Возвращение чаек, которые кружат и кричат у нее над головой на берегу Берингова моря со стороны Аляски, очень низко, на расстоянии меньше локтя, словно нацелившись напасть, и снова она, отгоняющая птиц обеими руками… И снова у входа в Большую пирамиду в пустыне под Каиром женщина в черных одеждах, сидящая на корточках в нише, и снова она, принявшая по ошибке почти целиком закутанную фигуру за монахиню и положившая ей в случайно протянутую ладонь монетку, на что женщина только покачала головой… И снова тут, неожиданно возникшие и так же стремительно исчезнувшие, разлетевшиеся в разные стороны, не оставив следа, силуэты водомерок на дне реки Тормес тогда, в Сьерра-де-Гредос, в одном месте, где река еще и не река, а небольшой ручей, медленно текущий по горной долине, очень-очень медленно, и тени водомерок на глубине замерли в неподвижности среди поблескивающего кварцевого песка, черные-черные, окаймленные многослойным обручем, переливающимся всеми цветами радуги…

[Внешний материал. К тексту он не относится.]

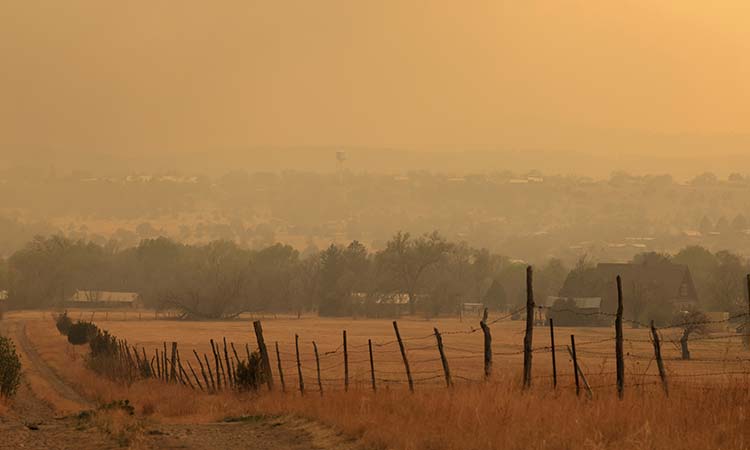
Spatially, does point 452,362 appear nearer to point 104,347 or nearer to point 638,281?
point 104,347

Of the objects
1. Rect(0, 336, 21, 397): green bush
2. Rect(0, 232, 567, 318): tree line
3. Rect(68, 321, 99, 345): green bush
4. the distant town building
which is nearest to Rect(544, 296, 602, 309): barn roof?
Rect(0, 232, 567, 318): tree line

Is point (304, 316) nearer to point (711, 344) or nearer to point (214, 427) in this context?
point (711, 344)

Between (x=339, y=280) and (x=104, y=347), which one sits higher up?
(x=339, y=280)

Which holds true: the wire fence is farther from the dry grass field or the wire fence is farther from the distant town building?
the distant town building

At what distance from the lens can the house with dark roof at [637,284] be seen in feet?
366

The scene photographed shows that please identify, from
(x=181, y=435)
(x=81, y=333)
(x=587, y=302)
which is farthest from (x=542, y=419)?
(x=587, y=302)

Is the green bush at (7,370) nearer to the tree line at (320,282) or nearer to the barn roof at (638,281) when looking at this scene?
the barn roof at (638,281)

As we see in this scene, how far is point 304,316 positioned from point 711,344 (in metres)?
80.6

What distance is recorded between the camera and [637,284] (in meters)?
→ 113

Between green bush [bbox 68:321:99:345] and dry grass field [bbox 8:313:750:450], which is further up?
green bush [bbox 68:321:99:345]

Нежданно-негаданно она, не зная, как это произошло, и не задаваясь вопросом почему, увидела перед собой целый рой буквально налетевших на нее образов, моментов, картинок, которые вернули ей те места, в которых она побывала на протяжении своей жизни. Эти образы, не успев вспыхнуть, тут же улетучивались. При этом ни один из них не соотносился целиком с тем или иным местом, а являл собой лишь его фрагмент, который, однако, был вполне самодостаточным и цельным, не имея ничего общего с каким-нибудь «обрывком». Вот так они мелькали, то одно, то другое место из ее прошлого, не важно какое, роились стайками, увиденные снова, вернувшиеся, но не откуда-то извне, а из нее самой; и хотя, возникнув, они почти в то же мгновение, наподобие дельфинов, ныряли обратно и исчезали, они не удалялись от нее, а ныряли скорее обратно, внутрь ее, не пропадали навсегда, но пребывали постоянно в ней, в ее теле, образы-дельфины, не всплывающие по заказу, но готовые в любой момент, по какой-то неведомой причине, выскочить из недр и устремиться вверх, являя, правда, вместо картин Берингова моря, Эль-Гизы, Сьерра-де-Гредос картины какого-то другого места, и опять другого, из твоей, моей, нашей жизни, в тяжелые моменты которой эти непостижимые стайки образов, случалось, выручали из беды – пусть так и остается! – и будут впредь – и это тоже пусть так и остается! – выручать; как, например, сейчас, когда она оказалась в безвыходном положении – в плену безвременья и не знала, как вернуть себе время, как вернуть себя во время. Так что пусть живут эти образы, эти картины или даже картинки, едва уловимые!